• **Textabschnitt**
Zweites Leben für gute Kleidung

Der Second-Hand-Modemarkt wächst rasant. Nicht nur, weil die Kund:innen Kosten sparen, sondern auch, weil sie nachhaltiger einkaufen wollen. Wir haben uns beispielhaft drei verschiedene Ladenkonzepte in Bochum angeschaut: Womit sind sie erfolgreich?
Von Christina Kiesewetter

Zwergenlädchen

Schnell raus aus dem Schneeregen und hinein in den einladenden Geschäftsraum voller bunter Kindersachen an der Hattinger Straße 59. Die Kundin hat ein Baby auf dem Arm und wird von Hanna Tenholt direkt begrüßt: „Wie kann ich Ihnen helfen?“ Die junge Mutter schaut sich um. „Ich suche eine Schneehose für meinen Sohn, er ist fünf Jahre alt.“ Zielstrebig geht Hanna Tenholt auf eine Kleiderstange zu und sucht eine Hose heraus: „Die müsste passen.“
Dass wir hier in einem Second-Hand-Laden stehen, ist auf den ersten Blick nicht sichtbar. Die Waren sind mit viel Liebe zum Detail sortiert, die Beratung ist bestens, alles ist professionell etikettiert, an der Kasse zahlt man auch mit Karte und bekommt einen Bon für einen möglichen Umtausch. Erst auf den zweiten Blick fällt auf: Ja, die Kleidung hängt schon sehr eng hier. Und es gibt fast nur Unikate.
Die Kleidung im vorderen Bereich ist nach Größe sortiert, weiter hinten im Laden gibt es auch Spielzeug, Bücher, Gesellschaftsspiele und andere Kleinigkeiten. Außerdem bietet das Zwergenlädchen Umstandsmode an. „Nur für Kinderwagen und Kinderfahrzeuge reicht der Platz wirklich nicht“, sagt Hanna Tenholt lachend und blickt sich im Laden um. Gerade jetzt im Winter mussten sie und ihre Schwester Marie zwischenzeitlich einen Annahmestopp machen, weil einfach alles voll war. „Aber nach ein paar Tagen ist dann auch viel wieder verkauft, und wir können nachschieben.“ 
Anfang 2022 haben Hanna und Marie Tenholt das Abenteuer Selbstständigkeit gewagt; es war ein lang gehegter Traum der beiden. Zufällig sahen sie am Laden an der Hattinger Straße einen Zettel, dass eine Nachfolge gesucht wird. Dann haben sie sich schnell entschieden. Für Marie (36) war klar, dass sie den Laden als Mutter von zwei Kindern nicht allein führen kann. Hanna (39) fühlte sich in ihrem Job als Pflegerin ausgebrannt, kündigte und stieg mit ein. In Windeseile haben sie den Laden renoviert. Außerdem haben sie eine Website, einen Instagram- und einen Facebook-Account aufgebaut und setzen die Waren darin liebevoll in Szene.

• **Was verlangt wird**
Beantworte die folgenden Fragen zum Text über Second-Hand-Läden in Bochum:
1. An welcher Adresse befindet sich das Zwergenlädchen?
2. Wofür reicht der Platz im Laden laut Hanna Tenholt nicht?
3. In welchem Beruf arbeitete Hanna Tenholt, bevor sie in den Laden einstieg?

• **Auszüge aus Datensätzen**
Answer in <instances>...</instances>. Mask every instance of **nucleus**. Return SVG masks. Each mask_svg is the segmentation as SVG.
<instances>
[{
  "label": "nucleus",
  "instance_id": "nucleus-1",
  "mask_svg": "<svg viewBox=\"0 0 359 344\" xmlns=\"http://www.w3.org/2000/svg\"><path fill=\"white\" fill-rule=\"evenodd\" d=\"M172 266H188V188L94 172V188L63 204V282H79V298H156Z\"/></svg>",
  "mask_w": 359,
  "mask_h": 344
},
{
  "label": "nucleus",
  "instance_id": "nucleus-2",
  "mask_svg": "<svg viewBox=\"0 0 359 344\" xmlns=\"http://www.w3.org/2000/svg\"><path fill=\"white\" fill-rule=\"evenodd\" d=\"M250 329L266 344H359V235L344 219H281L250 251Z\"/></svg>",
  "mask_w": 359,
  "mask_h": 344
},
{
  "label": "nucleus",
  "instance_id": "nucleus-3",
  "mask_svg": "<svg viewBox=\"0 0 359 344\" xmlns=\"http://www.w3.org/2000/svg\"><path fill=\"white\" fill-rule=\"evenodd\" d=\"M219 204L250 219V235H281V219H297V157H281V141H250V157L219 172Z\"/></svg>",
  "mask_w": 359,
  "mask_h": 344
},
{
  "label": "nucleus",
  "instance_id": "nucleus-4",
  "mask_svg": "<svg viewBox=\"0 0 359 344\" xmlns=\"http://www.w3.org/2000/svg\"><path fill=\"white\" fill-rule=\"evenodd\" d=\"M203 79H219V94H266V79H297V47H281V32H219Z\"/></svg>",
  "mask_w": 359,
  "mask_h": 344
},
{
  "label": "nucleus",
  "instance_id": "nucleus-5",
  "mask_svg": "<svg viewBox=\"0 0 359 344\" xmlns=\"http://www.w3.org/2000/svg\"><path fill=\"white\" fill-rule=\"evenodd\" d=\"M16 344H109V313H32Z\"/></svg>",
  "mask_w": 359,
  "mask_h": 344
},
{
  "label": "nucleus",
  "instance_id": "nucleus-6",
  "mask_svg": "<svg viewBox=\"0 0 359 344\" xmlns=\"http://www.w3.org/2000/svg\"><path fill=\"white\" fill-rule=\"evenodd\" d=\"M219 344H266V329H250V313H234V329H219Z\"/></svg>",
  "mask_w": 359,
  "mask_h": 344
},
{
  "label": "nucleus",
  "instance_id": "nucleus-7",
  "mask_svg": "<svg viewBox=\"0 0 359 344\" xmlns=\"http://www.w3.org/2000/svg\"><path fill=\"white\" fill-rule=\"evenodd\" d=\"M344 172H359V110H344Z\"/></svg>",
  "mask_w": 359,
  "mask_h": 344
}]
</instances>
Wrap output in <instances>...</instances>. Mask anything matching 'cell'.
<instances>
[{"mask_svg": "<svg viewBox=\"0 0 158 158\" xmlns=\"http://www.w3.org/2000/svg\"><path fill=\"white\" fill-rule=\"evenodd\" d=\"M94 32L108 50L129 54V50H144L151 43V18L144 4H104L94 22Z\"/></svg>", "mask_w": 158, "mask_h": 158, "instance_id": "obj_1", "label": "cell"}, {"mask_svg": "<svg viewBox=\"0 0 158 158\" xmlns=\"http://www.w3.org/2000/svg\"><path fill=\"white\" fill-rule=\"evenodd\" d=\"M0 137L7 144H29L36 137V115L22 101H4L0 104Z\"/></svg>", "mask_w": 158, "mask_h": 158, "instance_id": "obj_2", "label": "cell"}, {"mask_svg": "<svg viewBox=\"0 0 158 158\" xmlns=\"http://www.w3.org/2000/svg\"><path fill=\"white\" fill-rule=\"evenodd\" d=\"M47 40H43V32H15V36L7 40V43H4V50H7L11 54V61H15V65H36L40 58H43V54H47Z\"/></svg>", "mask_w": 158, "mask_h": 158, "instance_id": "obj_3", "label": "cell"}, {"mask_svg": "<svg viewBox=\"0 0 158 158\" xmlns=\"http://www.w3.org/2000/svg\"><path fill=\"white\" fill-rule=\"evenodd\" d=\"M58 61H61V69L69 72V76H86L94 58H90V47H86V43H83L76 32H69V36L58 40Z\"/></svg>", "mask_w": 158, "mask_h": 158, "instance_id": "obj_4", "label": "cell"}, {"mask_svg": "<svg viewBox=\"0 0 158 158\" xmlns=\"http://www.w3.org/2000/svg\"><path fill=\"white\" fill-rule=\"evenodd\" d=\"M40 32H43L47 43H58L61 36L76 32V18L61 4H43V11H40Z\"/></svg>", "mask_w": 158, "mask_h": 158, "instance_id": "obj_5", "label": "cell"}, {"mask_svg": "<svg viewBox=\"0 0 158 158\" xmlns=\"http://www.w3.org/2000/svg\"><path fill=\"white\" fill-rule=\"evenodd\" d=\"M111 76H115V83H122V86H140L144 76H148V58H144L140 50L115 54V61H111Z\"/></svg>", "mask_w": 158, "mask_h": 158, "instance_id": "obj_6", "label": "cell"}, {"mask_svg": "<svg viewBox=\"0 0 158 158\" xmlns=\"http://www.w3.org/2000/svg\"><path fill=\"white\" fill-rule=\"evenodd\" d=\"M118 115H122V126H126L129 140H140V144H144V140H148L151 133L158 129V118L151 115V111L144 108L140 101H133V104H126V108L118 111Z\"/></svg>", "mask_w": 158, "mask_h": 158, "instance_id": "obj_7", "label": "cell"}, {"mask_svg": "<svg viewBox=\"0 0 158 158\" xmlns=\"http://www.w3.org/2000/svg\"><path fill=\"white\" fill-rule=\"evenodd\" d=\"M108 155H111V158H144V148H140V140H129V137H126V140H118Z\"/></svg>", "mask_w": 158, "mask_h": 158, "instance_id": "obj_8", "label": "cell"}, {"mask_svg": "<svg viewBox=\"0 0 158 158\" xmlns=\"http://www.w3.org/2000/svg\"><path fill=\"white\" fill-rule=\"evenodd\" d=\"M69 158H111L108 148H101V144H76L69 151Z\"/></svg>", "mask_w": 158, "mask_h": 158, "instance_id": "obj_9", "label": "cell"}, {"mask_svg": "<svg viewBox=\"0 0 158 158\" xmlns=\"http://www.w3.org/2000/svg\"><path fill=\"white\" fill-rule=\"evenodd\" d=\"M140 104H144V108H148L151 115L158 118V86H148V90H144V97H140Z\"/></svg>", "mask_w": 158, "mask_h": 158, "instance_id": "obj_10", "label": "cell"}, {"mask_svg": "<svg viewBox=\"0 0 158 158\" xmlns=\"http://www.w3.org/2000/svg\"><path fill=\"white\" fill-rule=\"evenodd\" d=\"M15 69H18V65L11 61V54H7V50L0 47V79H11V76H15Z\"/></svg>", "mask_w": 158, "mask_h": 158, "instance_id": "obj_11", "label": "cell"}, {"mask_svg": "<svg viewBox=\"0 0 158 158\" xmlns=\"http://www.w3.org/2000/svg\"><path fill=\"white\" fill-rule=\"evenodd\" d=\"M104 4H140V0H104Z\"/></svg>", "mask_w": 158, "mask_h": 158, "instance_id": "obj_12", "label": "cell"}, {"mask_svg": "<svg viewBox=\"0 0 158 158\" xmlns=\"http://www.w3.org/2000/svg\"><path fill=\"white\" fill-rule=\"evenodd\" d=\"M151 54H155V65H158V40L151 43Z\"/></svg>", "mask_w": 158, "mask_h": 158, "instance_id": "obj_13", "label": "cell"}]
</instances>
---
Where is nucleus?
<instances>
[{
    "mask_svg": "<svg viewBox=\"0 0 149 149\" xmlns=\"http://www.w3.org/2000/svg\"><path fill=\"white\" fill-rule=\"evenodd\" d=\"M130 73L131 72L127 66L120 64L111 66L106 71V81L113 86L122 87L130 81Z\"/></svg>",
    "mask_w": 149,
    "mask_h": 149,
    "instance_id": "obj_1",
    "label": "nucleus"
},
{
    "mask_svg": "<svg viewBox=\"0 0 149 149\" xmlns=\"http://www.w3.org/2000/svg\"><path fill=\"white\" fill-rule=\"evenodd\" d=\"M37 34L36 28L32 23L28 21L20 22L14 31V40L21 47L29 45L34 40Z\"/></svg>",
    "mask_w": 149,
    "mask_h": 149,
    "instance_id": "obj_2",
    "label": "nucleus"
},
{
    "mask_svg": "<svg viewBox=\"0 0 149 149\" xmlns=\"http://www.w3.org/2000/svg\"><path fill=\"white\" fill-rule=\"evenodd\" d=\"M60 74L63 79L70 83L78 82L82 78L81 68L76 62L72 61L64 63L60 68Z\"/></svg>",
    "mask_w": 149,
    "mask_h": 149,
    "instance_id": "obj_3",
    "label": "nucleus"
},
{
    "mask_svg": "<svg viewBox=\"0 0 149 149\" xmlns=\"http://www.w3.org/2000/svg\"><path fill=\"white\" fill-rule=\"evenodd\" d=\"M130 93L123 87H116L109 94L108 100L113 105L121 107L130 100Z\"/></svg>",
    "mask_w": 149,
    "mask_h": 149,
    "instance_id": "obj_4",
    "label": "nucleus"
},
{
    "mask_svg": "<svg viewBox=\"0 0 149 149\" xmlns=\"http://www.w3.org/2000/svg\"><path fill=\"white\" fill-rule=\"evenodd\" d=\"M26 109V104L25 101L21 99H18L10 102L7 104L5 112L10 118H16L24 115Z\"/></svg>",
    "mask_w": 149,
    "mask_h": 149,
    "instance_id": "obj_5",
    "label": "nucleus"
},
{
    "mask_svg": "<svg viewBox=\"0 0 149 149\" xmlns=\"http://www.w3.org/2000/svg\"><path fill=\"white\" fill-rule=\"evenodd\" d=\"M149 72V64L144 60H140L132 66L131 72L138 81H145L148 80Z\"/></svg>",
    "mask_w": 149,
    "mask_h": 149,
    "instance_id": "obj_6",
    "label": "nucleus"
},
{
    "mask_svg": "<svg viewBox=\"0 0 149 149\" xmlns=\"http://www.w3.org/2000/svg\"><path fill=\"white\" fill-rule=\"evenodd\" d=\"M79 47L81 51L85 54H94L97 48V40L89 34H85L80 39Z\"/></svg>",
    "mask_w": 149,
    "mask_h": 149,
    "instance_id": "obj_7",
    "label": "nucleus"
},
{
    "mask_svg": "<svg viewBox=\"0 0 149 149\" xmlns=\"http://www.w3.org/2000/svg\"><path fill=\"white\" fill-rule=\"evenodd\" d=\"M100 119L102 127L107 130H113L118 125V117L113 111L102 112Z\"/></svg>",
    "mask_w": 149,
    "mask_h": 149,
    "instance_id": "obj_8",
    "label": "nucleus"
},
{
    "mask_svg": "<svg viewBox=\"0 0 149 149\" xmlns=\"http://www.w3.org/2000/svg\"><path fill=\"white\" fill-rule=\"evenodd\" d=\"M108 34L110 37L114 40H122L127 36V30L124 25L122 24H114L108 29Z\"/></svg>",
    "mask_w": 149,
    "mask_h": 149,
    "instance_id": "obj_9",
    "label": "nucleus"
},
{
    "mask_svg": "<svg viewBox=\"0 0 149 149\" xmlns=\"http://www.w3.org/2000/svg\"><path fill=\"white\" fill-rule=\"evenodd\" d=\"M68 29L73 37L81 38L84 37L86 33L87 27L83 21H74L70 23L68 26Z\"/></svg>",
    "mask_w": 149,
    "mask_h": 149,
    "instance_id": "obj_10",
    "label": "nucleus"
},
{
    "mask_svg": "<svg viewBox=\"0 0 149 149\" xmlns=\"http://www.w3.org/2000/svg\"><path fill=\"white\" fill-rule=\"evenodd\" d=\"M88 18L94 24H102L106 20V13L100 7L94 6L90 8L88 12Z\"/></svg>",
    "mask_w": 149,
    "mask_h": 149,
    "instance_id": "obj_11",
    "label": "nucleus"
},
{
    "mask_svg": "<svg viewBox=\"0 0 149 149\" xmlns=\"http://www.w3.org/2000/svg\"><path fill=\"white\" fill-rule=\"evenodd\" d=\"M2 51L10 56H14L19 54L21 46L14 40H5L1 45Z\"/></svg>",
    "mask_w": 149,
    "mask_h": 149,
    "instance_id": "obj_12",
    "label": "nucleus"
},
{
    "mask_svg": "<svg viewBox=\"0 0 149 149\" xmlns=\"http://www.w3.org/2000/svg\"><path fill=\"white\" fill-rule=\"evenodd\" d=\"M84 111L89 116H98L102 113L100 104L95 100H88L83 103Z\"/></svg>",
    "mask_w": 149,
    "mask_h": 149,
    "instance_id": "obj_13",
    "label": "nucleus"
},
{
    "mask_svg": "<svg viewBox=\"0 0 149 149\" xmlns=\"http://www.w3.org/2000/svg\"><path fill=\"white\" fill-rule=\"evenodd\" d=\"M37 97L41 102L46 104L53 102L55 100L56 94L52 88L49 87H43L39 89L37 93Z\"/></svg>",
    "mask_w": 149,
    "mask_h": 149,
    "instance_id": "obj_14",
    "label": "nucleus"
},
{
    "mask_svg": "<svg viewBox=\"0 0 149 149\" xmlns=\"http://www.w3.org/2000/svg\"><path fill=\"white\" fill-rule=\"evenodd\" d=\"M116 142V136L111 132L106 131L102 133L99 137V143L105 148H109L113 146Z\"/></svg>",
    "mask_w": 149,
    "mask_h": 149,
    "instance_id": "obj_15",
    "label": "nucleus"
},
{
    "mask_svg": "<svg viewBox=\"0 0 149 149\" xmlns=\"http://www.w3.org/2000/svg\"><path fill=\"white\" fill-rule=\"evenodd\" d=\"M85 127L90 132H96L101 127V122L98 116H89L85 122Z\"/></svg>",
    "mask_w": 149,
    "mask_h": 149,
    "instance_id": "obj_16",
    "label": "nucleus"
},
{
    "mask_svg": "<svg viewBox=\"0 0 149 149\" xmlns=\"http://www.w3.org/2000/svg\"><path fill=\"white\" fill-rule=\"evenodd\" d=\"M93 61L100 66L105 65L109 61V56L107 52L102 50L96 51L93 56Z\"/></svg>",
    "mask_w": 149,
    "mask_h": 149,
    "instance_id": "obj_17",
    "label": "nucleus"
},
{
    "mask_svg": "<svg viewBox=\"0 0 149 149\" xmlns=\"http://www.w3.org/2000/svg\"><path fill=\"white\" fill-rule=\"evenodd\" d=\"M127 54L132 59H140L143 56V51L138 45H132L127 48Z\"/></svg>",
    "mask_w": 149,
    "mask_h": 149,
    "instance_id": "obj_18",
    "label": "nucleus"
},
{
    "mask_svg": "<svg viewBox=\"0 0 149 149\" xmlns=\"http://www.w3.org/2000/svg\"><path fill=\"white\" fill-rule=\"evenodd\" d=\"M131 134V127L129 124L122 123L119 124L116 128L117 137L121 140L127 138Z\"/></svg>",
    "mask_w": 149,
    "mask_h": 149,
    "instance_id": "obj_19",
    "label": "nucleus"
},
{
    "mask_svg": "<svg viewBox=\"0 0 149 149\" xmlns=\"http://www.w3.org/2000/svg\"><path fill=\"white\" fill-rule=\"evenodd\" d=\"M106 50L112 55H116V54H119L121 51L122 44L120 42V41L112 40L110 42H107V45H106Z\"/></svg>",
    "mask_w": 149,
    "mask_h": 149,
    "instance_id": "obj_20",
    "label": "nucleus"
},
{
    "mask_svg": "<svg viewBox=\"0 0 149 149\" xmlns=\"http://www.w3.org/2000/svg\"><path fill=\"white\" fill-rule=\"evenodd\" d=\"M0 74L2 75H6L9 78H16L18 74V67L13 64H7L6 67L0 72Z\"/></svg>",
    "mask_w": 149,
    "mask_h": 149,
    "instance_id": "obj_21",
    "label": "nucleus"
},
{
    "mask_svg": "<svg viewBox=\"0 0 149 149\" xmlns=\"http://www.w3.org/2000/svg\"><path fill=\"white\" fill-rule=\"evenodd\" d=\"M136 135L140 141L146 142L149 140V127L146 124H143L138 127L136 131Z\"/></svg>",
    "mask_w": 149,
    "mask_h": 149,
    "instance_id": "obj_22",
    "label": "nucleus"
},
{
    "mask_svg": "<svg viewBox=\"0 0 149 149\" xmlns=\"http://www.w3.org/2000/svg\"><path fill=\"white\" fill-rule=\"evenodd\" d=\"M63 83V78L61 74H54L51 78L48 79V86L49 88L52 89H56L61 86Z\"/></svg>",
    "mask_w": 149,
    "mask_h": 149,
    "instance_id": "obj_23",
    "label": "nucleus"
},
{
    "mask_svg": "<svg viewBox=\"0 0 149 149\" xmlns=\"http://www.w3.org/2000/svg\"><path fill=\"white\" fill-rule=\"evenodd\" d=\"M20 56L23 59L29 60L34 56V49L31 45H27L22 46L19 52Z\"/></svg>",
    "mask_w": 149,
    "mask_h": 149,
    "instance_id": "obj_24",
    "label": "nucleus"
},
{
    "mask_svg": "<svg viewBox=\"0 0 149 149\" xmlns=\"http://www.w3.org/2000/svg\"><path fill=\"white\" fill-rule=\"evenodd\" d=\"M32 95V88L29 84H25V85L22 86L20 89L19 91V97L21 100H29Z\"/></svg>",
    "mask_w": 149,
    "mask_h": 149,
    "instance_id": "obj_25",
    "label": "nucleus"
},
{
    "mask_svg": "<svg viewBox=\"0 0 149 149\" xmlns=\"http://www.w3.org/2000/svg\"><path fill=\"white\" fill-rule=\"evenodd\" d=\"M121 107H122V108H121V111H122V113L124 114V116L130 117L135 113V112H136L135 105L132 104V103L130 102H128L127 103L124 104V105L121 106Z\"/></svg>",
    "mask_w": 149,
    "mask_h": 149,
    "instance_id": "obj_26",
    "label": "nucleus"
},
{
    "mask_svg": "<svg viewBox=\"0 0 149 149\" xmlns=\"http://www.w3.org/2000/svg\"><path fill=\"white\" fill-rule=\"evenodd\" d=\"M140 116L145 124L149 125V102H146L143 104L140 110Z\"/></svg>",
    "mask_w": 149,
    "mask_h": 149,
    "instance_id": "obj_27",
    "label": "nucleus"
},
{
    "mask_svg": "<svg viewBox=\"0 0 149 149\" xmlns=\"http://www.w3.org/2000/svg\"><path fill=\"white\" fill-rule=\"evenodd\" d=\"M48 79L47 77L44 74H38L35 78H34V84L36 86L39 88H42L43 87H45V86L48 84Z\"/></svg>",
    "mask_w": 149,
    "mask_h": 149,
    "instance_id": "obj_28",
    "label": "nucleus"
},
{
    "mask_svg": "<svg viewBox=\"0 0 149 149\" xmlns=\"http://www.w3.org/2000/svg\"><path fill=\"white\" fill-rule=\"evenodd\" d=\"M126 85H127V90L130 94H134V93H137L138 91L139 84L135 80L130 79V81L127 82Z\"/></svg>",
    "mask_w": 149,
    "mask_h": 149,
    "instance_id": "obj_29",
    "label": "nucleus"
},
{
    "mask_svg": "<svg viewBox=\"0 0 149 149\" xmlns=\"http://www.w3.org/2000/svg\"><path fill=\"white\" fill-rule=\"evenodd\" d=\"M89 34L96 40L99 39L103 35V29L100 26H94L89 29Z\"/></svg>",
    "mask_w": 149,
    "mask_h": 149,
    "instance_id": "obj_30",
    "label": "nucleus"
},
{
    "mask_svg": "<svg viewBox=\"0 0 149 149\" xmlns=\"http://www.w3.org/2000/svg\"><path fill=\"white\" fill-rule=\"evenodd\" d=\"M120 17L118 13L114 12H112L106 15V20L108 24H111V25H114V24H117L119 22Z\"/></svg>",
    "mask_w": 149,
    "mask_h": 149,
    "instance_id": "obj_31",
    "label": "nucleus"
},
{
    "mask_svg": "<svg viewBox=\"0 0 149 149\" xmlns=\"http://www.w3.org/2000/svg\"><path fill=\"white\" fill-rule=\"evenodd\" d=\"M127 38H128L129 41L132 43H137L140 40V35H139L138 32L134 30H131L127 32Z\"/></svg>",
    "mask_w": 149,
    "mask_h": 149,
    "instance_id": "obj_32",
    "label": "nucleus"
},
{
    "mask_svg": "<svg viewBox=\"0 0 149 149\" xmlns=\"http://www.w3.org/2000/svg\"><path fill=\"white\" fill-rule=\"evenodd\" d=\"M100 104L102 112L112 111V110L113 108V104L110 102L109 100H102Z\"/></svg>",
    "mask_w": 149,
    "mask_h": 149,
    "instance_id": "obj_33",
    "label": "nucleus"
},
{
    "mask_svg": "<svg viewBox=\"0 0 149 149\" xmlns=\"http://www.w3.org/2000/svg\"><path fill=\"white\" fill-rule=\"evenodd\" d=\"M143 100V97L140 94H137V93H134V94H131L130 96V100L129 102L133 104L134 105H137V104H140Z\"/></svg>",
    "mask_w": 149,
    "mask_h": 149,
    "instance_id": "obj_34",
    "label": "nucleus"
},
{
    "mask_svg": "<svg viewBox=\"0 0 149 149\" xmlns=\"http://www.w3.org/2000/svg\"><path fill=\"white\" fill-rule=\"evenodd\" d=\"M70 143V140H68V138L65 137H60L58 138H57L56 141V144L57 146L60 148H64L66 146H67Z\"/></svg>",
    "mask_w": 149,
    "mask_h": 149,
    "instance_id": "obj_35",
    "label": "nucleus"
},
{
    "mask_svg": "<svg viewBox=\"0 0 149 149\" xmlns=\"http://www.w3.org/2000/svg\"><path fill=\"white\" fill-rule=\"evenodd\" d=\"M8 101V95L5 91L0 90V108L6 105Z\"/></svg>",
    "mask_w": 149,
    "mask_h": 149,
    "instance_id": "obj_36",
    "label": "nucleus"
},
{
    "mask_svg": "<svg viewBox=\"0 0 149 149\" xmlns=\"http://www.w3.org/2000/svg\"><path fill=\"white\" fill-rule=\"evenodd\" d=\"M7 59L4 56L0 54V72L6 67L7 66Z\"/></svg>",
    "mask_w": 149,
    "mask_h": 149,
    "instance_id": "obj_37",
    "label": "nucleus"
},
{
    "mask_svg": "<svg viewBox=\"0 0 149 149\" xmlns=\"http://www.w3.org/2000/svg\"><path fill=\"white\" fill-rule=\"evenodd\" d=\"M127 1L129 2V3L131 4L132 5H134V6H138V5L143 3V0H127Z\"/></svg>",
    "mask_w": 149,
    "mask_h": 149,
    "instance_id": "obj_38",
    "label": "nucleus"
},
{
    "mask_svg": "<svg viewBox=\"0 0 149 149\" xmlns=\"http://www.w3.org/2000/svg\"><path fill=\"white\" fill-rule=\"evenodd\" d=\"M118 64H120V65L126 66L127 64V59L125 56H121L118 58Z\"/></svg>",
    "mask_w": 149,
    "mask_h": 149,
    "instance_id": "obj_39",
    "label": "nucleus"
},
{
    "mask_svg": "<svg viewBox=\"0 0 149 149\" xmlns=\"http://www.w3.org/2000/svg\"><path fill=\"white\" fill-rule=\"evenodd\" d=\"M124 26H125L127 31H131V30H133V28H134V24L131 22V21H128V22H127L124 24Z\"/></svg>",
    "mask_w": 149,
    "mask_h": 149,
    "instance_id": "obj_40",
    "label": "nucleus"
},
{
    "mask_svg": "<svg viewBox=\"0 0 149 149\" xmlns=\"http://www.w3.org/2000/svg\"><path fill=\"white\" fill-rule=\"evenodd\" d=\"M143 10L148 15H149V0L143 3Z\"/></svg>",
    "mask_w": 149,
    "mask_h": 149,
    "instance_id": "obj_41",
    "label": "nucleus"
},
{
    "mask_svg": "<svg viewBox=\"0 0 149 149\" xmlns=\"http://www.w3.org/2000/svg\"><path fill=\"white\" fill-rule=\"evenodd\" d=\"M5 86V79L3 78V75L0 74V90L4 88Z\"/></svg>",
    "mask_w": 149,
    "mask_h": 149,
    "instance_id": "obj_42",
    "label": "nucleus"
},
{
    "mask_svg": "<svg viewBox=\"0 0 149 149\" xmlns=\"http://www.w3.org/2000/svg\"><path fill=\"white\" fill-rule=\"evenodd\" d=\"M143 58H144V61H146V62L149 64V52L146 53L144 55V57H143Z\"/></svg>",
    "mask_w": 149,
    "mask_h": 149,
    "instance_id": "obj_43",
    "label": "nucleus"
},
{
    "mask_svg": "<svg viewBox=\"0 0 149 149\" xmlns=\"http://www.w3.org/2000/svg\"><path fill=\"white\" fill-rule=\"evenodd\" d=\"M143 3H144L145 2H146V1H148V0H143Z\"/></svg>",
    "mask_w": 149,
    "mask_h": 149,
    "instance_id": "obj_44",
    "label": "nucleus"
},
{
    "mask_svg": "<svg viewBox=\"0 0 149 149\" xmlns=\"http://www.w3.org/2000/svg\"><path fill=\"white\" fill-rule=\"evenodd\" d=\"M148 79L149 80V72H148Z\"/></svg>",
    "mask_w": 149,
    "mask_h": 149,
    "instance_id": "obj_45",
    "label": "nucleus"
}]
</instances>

• **Schriftliche Antwort**
1. Das Zwergenlädchen befindet sich an der Hattinger Straße 59.
2. Der Platz reicht nicht für Kinderwagen und Kinderfahrzeuge.
3. Hanna Tenholt arbeitete als Pflegerin.